| Entries taken from a collection |
══════════

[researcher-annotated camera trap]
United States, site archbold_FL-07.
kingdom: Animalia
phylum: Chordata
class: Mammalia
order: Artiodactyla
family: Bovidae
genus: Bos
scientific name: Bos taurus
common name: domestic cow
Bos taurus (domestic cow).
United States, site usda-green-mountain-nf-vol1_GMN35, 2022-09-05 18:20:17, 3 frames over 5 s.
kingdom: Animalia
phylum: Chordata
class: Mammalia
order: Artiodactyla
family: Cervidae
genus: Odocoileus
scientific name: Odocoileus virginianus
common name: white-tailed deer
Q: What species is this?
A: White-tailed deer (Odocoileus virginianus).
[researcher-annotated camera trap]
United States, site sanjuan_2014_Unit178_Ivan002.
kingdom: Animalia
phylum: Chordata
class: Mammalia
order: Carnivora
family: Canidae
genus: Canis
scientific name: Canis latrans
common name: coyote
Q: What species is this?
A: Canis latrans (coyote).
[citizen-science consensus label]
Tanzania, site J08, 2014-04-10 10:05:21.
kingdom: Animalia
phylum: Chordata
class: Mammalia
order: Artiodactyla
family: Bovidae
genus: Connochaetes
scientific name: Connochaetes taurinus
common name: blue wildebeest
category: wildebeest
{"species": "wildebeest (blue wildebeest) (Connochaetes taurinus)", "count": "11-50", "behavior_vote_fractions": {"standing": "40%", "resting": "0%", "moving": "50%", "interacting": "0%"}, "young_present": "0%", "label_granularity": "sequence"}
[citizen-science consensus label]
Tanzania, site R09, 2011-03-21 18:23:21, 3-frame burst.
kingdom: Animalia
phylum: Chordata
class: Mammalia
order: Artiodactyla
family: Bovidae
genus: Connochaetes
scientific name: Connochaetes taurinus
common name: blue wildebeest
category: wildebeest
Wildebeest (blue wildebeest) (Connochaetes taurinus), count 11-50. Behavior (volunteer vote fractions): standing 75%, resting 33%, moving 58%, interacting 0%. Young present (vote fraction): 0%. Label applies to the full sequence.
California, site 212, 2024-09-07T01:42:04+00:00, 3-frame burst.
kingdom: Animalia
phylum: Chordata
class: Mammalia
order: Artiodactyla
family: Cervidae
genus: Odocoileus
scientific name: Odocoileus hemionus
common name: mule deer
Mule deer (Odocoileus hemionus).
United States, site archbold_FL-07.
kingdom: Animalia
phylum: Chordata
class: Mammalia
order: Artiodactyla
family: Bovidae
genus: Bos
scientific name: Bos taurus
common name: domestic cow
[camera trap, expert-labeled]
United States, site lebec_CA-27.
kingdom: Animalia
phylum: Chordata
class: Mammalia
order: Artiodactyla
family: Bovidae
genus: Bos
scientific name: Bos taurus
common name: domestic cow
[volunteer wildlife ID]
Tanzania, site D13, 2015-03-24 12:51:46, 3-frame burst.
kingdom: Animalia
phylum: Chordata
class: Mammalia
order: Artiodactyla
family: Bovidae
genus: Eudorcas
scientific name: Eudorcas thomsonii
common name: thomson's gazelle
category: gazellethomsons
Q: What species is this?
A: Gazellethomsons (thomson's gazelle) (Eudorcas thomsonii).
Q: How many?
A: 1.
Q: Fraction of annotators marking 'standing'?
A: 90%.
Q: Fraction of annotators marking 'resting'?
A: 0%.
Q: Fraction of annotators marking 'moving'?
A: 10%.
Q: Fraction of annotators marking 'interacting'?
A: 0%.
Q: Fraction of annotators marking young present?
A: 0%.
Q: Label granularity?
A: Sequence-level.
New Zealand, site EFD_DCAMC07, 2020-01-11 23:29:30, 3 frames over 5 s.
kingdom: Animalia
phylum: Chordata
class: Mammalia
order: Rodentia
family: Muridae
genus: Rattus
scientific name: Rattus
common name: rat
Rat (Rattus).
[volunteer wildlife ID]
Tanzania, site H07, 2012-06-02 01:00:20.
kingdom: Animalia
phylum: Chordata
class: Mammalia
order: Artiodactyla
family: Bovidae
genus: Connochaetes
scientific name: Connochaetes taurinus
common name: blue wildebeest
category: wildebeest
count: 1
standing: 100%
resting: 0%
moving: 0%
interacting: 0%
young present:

══════════

| WHAT NEEDS TO BE DONE |
Transcribe only what runs from the line with "A: Sequence-level." to the last line above, keeping every line exactly as written.

| RESPONSE TO THE EXERCISE |
A: Sequence-level.
New Zealand, site EFD_DCAMC07, 2020-01-11 23:29:30, 3 frames over 5 s.
kingdom: Animalia
phylum: Chordata
class: Mammalia
order: Rodentia
family: Muridae
genus: Rattus
scientific name: Rattus
common name: rat
Rat (Rattus).
[volunteer wildlife ID]
Tanzania, site H07, 2012-06-02 01:00:20.
kingdom: Animalia
phylum: Chordata
class: Mammalia
order: Artiodactyla
family: Bovidae
genus: Connochaetes
scientific name: Connochaetes taurinus
common name: blue wildebeest
category: wildebeest
count: 1
standing: 100%
resting: 0%
moving: 0%
interacting: 0%
young present:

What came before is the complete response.